<<<<

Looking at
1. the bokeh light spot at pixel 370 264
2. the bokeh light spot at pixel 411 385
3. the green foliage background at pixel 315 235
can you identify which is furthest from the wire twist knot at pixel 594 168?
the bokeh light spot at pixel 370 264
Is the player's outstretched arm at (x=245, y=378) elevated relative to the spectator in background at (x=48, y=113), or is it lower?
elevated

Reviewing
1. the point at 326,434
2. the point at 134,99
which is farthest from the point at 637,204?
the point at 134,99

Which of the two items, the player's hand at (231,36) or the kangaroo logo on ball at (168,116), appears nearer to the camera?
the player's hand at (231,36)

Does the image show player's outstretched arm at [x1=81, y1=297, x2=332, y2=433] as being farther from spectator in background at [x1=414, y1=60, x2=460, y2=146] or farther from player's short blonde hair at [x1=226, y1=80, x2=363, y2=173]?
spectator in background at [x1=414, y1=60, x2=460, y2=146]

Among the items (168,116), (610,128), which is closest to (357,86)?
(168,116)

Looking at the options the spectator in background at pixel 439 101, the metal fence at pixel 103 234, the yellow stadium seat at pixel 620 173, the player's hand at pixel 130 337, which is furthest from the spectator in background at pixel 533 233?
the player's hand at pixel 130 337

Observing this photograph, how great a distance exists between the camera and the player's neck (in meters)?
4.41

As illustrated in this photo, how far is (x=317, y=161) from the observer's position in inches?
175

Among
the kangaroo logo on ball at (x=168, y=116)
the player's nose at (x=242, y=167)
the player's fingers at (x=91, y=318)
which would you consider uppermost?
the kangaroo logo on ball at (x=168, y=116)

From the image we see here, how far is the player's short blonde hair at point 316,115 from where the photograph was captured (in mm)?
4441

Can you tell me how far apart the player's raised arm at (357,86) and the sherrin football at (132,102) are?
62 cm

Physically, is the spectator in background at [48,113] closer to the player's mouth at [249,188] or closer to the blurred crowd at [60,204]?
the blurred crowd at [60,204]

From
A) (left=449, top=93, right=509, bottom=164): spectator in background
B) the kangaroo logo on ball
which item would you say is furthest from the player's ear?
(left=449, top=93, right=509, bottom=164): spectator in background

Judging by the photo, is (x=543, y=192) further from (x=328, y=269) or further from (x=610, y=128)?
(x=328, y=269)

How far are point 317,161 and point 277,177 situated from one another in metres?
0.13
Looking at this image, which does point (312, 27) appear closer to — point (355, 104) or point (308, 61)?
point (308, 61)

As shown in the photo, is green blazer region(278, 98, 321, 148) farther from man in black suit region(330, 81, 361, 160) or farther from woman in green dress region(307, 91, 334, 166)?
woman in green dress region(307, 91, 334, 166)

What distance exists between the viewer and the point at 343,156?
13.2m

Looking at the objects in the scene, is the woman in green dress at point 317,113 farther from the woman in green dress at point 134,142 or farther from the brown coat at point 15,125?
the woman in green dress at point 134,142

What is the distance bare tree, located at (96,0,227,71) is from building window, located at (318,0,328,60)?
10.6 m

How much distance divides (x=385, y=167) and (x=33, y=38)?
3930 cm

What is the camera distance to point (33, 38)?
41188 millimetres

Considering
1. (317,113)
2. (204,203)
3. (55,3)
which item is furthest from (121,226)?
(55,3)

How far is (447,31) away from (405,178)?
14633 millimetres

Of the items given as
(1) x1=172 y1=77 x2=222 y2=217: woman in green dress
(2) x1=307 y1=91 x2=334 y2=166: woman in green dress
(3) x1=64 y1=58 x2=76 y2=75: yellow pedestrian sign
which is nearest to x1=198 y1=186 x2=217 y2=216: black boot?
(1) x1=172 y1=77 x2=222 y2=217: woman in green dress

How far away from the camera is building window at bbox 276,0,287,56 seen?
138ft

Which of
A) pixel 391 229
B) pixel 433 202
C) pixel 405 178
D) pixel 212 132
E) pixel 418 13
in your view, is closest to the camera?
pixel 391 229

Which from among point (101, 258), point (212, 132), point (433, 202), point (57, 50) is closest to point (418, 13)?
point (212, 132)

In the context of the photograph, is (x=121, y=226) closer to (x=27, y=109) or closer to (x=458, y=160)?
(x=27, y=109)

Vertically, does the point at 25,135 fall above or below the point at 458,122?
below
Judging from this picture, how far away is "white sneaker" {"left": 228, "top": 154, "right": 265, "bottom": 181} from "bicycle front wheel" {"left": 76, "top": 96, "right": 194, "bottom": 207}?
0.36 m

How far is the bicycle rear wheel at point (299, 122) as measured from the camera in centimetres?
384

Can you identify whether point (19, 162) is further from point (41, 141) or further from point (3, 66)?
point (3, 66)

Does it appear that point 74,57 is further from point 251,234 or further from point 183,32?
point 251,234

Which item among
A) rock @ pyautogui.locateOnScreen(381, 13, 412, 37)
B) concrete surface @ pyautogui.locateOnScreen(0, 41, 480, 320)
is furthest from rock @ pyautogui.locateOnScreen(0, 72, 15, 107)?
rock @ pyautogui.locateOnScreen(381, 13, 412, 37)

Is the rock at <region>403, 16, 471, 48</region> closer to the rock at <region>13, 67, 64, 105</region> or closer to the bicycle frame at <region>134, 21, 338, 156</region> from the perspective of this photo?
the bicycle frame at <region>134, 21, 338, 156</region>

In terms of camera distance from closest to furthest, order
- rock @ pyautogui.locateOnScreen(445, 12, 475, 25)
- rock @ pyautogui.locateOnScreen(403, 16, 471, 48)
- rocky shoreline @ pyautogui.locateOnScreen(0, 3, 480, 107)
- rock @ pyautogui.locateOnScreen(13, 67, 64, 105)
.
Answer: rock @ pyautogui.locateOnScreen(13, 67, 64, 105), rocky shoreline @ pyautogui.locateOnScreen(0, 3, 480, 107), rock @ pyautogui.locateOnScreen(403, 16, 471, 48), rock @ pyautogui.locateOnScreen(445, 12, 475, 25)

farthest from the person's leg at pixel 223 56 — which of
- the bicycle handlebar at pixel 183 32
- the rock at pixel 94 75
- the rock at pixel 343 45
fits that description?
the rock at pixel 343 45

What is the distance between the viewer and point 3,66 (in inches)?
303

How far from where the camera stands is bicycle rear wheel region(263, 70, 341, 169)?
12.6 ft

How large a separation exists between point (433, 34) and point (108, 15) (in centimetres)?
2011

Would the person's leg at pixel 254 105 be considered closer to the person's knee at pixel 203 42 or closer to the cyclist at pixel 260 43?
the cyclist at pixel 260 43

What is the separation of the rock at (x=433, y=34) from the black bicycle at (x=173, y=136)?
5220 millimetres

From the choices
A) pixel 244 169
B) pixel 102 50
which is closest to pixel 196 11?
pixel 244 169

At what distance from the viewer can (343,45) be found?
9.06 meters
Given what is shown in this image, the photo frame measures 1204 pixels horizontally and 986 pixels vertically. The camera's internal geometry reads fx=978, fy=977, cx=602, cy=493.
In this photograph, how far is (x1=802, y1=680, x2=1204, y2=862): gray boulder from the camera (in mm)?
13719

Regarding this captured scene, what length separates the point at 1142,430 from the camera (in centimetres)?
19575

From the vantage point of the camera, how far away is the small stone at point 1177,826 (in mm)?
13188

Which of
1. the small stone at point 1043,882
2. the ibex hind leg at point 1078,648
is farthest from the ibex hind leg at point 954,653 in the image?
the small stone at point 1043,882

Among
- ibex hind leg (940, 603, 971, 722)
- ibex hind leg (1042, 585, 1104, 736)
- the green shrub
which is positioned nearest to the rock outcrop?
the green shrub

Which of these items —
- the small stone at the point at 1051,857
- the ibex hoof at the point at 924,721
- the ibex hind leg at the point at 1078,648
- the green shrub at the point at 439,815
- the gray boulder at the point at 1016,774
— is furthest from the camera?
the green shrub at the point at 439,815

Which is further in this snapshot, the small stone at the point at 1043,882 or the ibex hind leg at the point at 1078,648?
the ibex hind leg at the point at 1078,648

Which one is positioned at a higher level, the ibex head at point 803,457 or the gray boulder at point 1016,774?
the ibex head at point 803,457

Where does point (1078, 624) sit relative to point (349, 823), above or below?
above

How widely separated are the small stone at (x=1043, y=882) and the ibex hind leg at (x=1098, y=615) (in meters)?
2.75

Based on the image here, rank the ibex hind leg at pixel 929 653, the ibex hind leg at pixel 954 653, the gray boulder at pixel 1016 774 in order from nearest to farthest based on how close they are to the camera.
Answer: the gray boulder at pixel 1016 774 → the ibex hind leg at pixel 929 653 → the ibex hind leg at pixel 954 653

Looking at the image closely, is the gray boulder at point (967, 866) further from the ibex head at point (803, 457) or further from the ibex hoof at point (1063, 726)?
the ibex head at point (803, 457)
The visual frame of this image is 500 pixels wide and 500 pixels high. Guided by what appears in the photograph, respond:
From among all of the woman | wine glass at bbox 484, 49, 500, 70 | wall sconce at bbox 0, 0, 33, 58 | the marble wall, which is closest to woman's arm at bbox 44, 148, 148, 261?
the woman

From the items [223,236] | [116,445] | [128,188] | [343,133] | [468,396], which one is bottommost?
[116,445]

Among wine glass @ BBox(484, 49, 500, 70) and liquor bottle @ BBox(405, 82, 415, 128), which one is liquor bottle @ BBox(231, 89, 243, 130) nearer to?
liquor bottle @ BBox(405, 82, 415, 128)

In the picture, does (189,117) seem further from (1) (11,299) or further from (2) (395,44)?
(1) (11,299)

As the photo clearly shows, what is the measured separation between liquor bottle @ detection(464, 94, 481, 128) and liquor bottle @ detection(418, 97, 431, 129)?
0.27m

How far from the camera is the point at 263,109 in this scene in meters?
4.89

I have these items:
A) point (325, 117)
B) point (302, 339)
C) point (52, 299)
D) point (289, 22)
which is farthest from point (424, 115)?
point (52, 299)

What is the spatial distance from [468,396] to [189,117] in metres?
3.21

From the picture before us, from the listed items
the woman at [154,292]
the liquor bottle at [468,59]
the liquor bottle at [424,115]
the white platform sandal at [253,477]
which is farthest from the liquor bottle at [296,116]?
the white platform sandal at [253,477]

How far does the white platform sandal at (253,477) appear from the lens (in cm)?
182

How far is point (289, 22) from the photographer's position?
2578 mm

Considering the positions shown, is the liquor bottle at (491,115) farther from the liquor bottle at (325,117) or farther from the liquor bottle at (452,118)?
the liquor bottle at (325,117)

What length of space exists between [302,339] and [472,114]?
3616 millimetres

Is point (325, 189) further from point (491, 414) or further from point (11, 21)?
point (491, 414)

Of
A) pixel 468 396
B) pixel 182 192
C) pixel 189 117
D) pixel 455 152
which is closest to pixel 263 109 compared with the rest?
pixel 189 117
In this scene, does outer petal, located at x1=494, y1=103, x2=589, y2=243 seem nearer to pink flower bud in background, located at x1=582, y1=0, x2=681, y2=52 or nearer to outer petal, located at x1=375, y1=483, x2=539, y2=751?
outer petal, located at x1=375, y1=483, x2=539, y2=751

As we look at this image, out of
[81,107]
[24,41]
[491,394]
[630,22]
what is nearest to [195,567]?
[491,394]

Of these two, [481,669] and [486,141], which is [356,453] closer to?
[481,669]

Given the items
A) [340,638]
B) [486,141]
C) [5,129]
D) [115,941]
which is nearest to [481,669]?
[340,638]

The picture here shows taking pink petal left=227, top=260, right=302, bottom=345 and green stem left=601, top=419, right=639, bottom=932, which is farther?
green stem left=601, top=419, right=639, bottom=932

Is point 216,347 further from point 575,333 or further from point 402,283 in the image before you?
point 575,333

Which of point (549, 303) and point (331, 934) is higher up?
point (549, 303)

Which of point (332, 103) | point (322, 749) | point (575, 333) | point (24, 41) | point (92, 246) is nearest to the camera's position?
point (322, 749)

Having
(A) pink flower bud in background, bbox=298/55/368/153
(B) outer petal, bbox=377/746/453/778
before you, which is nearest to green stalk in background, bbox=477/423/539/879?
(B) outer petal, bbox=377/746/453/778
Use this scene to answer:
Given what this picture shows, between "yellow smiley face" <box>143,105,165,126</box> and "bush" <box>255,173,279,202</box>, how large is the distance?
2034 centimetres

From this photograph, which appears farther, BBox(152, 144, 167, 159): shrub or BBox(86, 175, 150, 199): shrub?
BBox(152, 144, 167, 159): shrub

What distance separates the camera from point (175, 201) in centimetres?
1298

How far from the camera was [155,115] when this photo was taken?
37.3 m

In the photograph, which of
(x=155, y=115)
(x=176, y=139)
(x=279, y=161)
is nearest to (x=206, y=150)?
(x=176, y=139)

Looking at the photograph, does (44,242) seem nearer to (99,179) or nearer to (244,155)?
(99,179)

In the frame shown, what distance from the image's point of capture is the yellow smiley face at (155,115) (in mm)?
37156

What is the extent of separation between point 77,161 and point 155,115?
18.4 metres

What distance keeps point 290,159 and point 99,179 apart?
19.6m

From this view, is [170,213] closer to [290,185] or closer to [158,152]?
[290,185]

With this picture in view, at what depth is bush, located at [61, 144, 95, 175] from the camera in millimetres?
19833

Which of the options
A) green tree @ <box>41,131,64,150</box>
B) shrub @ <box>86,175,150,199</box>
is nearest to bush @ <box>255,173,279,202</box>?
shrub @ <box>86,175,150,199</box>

>>>>

#### Task goal:
Rewrite the stretch of the material from the line containing "From this view, is" through the end, replacing "bush" with "hedge" and leaving everything else unchanged.

#### Response to this exercise:
From this view, is [170,213] closer to [290,185] or closer to [158,152]?
[290,185]

With this picture in view, at what depth is hedge, located at [61, 144, 95, 175] from the camera in millimetres?
19833

Which of the options
A) green tree @ <box>41,131,64,150</box>
B) shrub @ <box>86,175,150,199</box>
is nearest to hedge @ <box>255,173,279,202</box>?
shrub @ <box>86,175,150,199</box>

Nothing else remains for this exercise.